Remembering Cicely Tyson

The legendary actress paved the way for other black and brown men and women on the stage

Jadaa Cruz, News Writer

Social media was flooded with images of Cicely Tyson on January 28 due to her passing at the age of 96. The hearts of millions of fans around the world shattered from reading the news all over Twitter and Instagram. However, fans of Tyson should mourn her death by remembering her incredible legacy in her personal life, career and as a prominent figure for the Black community. 

Tyson was born on December 29, 1924, in New York City, to immigrant parents from the Caribbean Island of Nevis. Tyson’s personality in her adolescent years dramatically changed once she began to grow up.

 “I was…shy,” Tyson stated in an interview with Viola Davis. “If I were in a room with you for this length of time, the best you would get out of me was, ‘Hello. How are you? I’m fine, thank you.’”

Additionally, Tyson grew up in a religious household in Harlem, New York. She reminisced about her experience as a “church baby.”

“‘[My siblings and I] performed in church all the time—myself, my sister, my brother. I played the organ, I played the piano, I sang in the choir,” she told Davis.

Cicely Tyson’s mother, Theodosia Tyson, constantly compelled her to be in church, where she began a romantic relationship with the Reverend’s son, Kenneth Franklin. Since the man was a member of the church, Theodosia Tyson approved of his relationship with her daughter. After being together for a while, Cicely Tyson soon realized that she was pregnant with his child at 17, so she and Franklin decided to get married on December 27, 1942.

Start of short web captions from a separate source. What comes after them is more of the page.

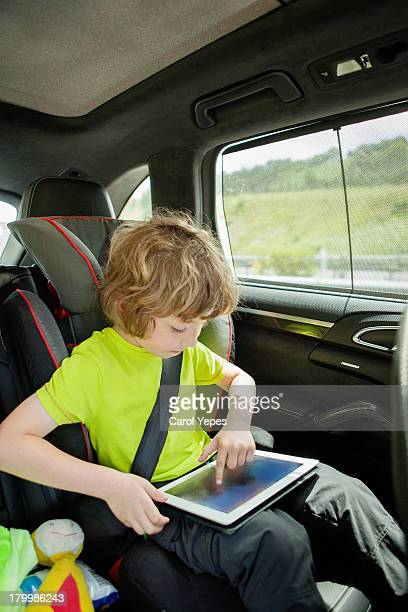 playing with tablet at car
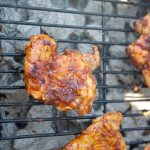 The chicken thighs are placed on the grilled and layered in BBQ sauce.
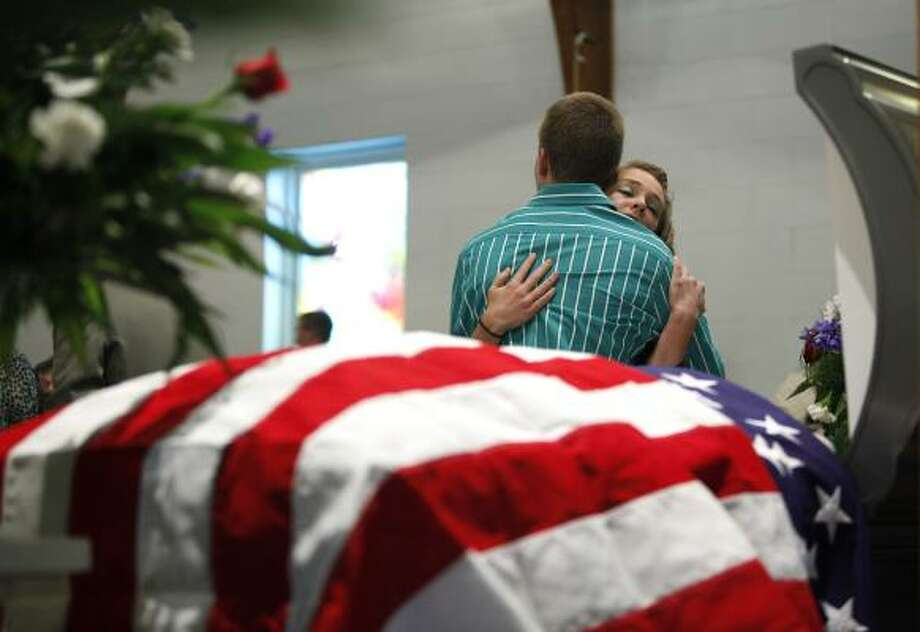 Travis McKinney is comforted by Cheyanne Graybeal next to the casket of McKinney's grandfather, mine victim Benny Ray Willingham, in Mullens, W.Va., on Friday. Photo: Carolyn Kaster, Associated Press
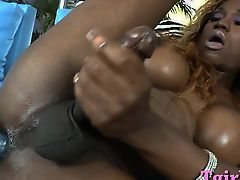 Black tranny with big tits penetrates her ass with big dildo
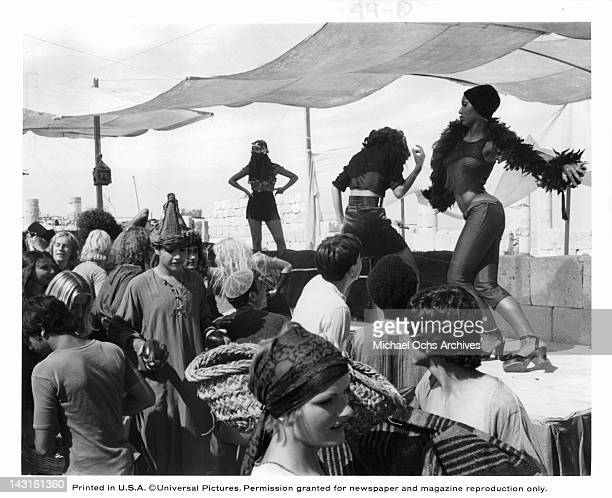 Three unknown actresses on stage dancing for a crowd in a scene from the film 'Jesus Christ Superstar', 1973.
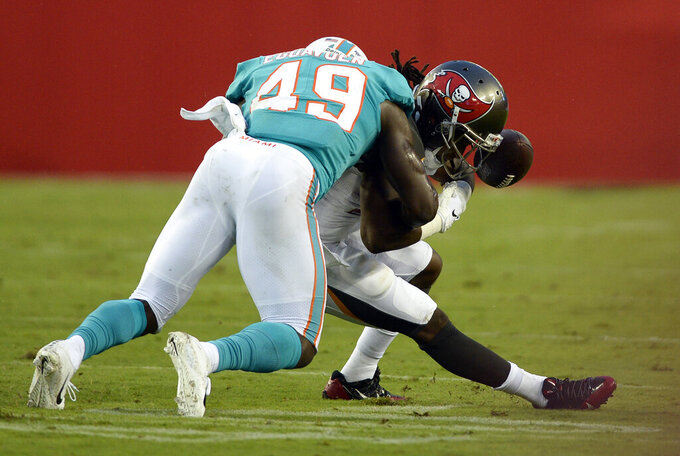 Miami Dolphins linebacker Sam Eguavoen (49) knocks the ball away from Tampa Bay Buccaneers running back Andre Ellington for a fumble during the first half of an NFL preseason football game Friday, Aug. 16, 2019, in Tampa, Fla. Miami recovered the ball. (AP Photo/Jason Behnken)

‘“I…remember that he never proposed to me,’ Tyson recalled, ‘He didn’t need to. Our future had been cemented on the evening he’d lifted my dress.’”

After two years of trying to make her marriage work, Tyson decided to file for a divorce. 

At the age of 18, Tyson worked as a secretary. However, she quit her job when she was noticed by a fashion designer from Ebony Magazine. Tyson’s career change resulted in her being ousted from her home due to her mother’s opinion of selecting a “sinful” path.   

“It chose me because I was minding my own business when somebody tapped me on the shoulder and said, ‘Do you want to be a model?’ I said I don’t know what that is,” Tyson said. “And they handed me a card and I went to the agency and I was hired.”

Her adventurous decision to begin a career in an unknown field opened new opportunities for her professionally. For example, she was offered one of her first acting roles purely because of her looks. At the casting call, “somebody said, ‘You know they’re looking for a young lady to play the lead role in this independent movie, and you look just like her,’” Tyson told Davis. 

She accepted her first role on the spot, and Tyson’s career in acting skyrocketed. She starred in “The Autobiography of Miss Jane Pittman” (1974), “Roots” (1977), “Oldest Living Confederate Widow Tells All” (1994) and many more films, plays and TV series. Due to her groundbreaking roles, Tyson won a total of 49 awards and 52 nominations in the entertainment industry over the course of 70 years. 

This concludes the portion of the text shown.